Required work:
All of the records should be given again verbatim.

[Saved entries]
>>
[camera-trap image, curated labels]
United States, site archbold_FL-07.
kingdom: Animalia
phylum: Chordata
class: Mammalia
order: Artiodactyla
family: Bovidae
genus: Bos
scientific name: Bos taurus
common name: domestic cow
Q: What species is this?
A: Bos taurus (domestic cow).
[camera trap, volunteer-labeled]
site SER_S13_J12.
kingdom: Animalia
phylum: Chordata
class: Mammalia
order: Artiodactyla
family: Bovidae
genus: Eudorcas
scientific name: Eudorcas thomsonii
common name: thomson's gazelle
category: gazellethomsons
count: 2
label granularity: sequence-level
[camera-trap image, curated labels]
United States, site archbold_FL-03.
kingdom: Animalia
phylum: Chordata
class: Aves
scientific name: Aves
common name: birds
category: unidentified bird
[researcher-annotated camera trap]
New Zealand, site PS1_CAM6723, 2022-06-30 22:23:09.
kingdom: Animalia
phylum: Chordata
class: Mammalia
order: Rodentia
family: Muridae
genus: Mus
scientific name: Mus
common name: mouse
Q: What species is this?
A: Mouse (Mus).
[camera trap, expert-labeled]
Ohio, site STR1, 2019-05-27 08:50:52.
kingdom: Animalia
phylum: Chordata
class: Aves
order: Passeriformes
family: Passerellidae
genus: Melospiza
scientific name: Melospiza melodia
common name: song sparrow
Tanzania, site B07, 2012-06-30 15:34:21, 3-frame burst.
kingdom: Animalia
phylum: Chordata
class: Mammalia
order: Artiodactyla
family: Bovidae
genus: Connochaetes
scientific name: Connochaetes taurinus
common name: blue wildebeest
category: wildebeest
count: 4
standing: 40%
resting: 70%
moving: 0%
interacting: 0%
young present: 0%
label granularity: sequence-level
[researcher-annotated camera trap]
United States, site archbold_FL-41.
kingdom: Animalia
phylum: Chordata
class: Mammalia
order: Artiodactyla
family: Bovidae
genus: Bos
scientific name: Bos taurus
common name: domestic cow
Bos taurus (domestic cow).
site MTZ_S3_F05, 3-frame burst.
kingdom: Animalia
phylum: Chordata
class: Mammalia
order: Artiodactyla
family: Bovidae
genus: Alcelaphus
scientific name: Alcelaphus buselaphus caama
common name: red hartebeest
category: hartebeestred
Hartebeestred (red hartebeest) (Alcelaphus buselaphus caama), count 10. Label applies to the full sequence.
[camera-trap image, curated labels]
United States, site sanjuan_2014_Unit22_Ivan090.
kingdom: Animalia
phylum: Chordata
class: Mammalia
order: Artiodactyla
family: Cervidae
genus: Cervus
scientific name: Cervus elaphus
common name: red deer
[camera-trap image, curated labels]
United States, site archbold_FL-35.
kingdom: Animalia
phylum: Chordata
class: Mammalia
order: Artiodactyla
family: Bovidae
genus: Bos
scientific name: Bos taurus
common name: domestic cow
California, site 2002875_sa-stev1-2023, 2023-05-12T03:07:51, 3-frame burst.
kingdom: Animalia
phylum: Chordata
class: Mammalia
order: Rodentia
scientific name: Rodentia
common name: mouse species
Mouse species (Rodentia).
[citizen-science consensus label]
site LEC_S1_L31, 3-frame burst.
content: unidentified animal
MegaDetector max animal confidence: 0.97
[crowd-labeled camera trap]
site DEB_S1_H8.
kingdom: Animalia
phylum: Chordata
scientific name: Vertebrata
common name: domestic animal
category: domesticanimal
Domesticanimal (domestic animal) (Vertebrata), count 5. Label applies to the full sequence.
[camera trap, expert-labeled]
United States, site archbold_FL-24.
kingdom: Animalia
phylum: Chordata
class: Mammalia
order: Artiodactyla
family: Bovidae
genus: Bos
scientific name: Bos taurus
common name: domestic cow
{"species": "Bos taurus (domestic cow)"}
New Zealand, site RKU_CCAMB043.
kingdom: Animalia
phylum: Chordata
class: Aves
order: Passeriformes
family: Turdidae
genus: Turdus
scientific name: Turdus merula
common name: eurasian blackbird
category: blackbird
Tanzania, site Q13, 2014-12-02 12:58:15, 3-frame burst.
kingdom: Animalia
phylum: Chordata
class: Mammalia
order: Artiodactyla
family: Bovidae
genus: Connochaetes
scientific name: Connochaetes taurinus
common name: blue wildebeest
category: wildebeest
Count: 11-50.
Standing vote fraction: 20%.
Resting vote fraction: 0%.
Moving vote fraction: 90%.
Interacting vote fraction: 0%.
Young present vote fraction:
<<
Written answer:
[camera-trap image, curated labels]
United States, site archbold_FL-07.
kingdom: Animalia
phylum: Chordata
class: Mammalia
order: Artiodactyla
family: Bovidae
genus: Bos
scientific name: Bos taurus
common name: domestic cow
Q: What species is this?
A: Bos taurus (domestic cow).
[camera trap, volunteer-labeled]
site SER_S13_J12.
kingdom: Animalia
phylum: Chordata
class: Mammalia
order: Artiodactyla
family: Bovidae
genus: Eudorcas
scientific name: Eudorcas thomsonii
common name: thomson's gazelle
category: gazellethomsons
count: 2
label granularity: sequence-level
[camera-trap image, curated labels]
United States, site archbold_FL-03.
kingdom: Animalia
phylum: Chordata
class: Aves
scientific name: Aves
common name: birds
category: unidentified bird
[researcher-annotated camera trap]
New Zealand, site PS1_CAM6723, 2022-06-30 22:23:09.
kingdom: Animalia
phylum: Chordata
class: Mammalia
order: Rodentia
family: Muridae
genus: Mus
scientific name: Mus
common name: mouse
Q: What species is this?
A: Mouse (Mus).
[camera trap, expert-labeled]
Ohio, site STR1, 2019-05-27 08:50:52.
kingdom: Animalia
phylum: Chordata
class: Aves
order: Passeriformes
family: Passerellidae
genus: Melospiza
scientific name: Melospiza melodia
common name: song sparrow
Tanzania, site B07, 2012-06-30 15:34:21, 3-frame burst.
kingdom: Animalia
phylum: Chordata
class: Mammalia
order: Artiodactyla
family: Bovidae
genus: Connochaetes
scientific name: Connochaetes taurinus
common name: blue wildebeest
category: wildebeest
count: 4
standing: 40%
resting: 70%
moving: 0%
interacting: 0%
young present: 0%
label granularity: sequence-level
[researcher-annotated camera trap]
United States, site archbold_FL-41.
kingdom: Animalia
phylum: Chordata
class: Mammalia
order: Artiodactyla
family: Bovidae
genus: Bos
scientific name: Bos taurus
common name: domestic cow
Bos taurus (domestic cow).
site MTZ_S3_F05, 3-frame burst.
kingdom: Animalia
phylum: Chordata
class: Mammalia
order: Artiodactyla
family: Bovidae
genus: Alcelaphus
scientific name: Alcelaphus buselaphus caama
common name: red hartebeest
category: hartebeestred
Hartebeestred (red hartebeest) (Alcelaphus buselaphus caama), count 10. Label applies to the full sequence.
[camera-trap image, curated labels]
United States, site sanjuan_2014_Unit22_Ivan090.
kingdom: Animalia
phylum: Chordata
class: Mammalia
order: Artiodactyla
family: Cervidae
genus: Cervus
scientific name: Cervus elaphus
common name: red deer
[camera-trap image, curated labels]
United States, site archbold_FL-35.
kingdom: Animalia
phylum: Chordata
class: Mammalia
order: Artiodactyla
family: Bovidae
genus: Bos
scientific name: Bos taurus
common name: domestic cow
California, site 2002875_sa-stev1-2023, 2023-05-12T03:07:51, 3-frame burst.
kingdom: Animalia
phylum: Chordata
class: Mammalia
order: Rodentia
scientific name: Rodentia
common name: mouse species
Mouse species (Rodentia).
[citizen-science consensus label]
site LEC_S1_L31, 3-frame burst.
content: unidentified animal
MegaDetector max animal confidence: 0.97
[crowd-labeled camera trap]
site DEB_S1_H8.
kingdom: Animalia
phylum: Chordata
scientific name: Vertebrata
common name: domestic animal
category: domesticanimal
Domesticanimal (domestic animal) (Vertebrata), count 5. Label applies to the full sequence.
[camera trap, expert-labeled]
United States, site archbold_FL-24.
kingdom: Animalia
phylum: Chordata
class: Mammalia
order: Artiodactyla
family: Bovidae
genus: Bos
scientific name: Bos taurus
common name: domestic cow
{"species": "Bos taurus (domestic cow)"}
New Zealand, site RKU_CCAMB043.
kingdom: Animalia
phylum: Chordata
class: Aves
order: Passeriformes
family: Turdidae
genus: Turdus
scientific name: Turdus merula
common name: eurasian blackbird
category: blackbird
Tanzania, site Q13, 2014-12-02 12:58:15, 3-frame burst.
kingdom: Animalia
phylum: Chordata
class: Mammalia
order: Artiodactyla
family: Bovidae
genus: Connochaetes
scientific name: Connochaetes taurinus
common name: blue wildebeest
category: wildebeest
Count: 11-50.
Standing vote fraction: 20%.
Resting vote fraction: 0%.
Moving vote fraction: 90%.
Interacting vote fraction: 0%.
Young present vote fraction:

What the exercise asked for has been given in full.